Precarious privatization

The conflict of interests spoken of last time dealt specifically with education, but that is not the only area in which we should be a bit more cautious. I realize there are many out there who are strong advocates of free markets, but they've really got no support to fall back on. Not every area of human endeavor is a market, nor should it be. And, there are some things that may look like markets but aren't.

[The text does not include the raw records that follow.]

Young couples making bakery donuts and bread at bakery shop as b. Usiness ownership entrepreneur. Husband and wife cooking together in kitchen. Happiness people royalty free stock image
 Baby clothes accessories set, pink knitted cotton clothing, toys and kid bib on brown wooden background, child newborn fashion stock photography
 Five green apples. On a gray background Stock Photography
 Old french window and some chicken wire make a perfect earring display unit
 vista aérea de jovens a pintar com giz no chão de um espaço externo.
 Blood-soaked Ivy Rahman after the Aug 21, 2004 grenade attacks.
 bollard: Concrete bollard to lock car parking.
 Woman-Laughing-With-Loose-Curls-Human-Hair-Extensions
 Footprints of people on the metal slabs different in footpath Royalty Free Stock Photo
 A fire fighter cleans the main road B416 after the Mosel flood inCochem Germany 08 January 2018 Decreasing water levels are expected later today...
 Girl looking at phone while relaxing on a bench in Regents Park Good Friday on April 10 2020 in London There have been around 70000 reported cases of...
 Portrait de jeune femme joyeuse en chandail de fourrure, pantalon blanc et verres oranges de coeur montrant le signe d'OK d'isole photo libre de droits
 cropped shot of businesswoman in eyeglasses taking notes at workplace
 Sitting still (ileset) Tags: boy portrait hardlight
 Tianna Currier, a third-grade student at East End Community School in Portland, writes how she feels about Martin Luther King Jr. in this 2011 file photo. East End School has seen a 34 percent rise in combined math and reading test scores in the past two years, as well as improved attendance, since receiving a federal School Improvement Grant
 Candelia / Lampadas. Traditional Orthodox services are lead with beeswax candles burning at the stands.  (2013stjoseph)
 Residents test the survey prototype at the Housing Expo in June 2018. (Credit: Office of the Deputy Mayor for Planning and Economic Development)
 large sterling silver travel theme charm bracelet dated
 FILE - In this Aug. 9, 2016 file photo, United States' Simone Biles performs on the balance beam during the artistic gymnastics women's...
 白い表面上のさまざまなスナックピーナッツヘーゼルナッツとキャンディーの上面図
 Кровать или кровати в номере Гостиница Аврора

Now, for all of you who now want to start beating me over the head with Adam Smith, I would ask that you at least read him before you use him as a weapon. The good scholar (a moral philosopher, no less, whose Wealth of Nations is hardly comprehensible without first understanding his Theory of Moral Sentiments and I'm guessing only a handful of people alive today have ever read that). Mr. Smith may have been skeptical about too much government, but he was a strong advocate of government in that it should oversee and take care of those areas which would not naturally profit a private individual. Government, in Smith's eyes was there to provide a justice system, enforce contracts, grant intellectual property rights, but also to provide public goods such as infrastructure (roads, bridges, transportation means, national defense, and one would suspect utilities). He supported public education and religious institutions because he believed they provided a general benefit to society, and most strikingly, he advocated protecting infant industries and regulating banking.

In other words, the "patron saint" of the free market was only in favor of those areas of endeavor that lent themselves to being regulated by the laws of supply and demand. He suspected that if left to their own devices, business would collude to the disadvantage of customers, therefore oversight was necessary. He was also in favor of several forms of taxation, such as taxes on rents, and was a very strong advocate of progressive tax rates: those who earn the most should contribute the most to the common good. For Smith this is common sense; for his so-called followers ... well, most of them ignore in him what they don't want to see.

What we learn from Mr. Smith, then, is that anything that has to do with the common good, with providing benefits to everyone, not just a privileged few, should include government involvement. The government also has a right and a duty to tax so that the common good may be assured. The solution to too much government spending is more discipline, to be sure, but it is not to turn over public trust to the private sector. Even Adam Smith knew that too much money in too few hands did too little good to too many people.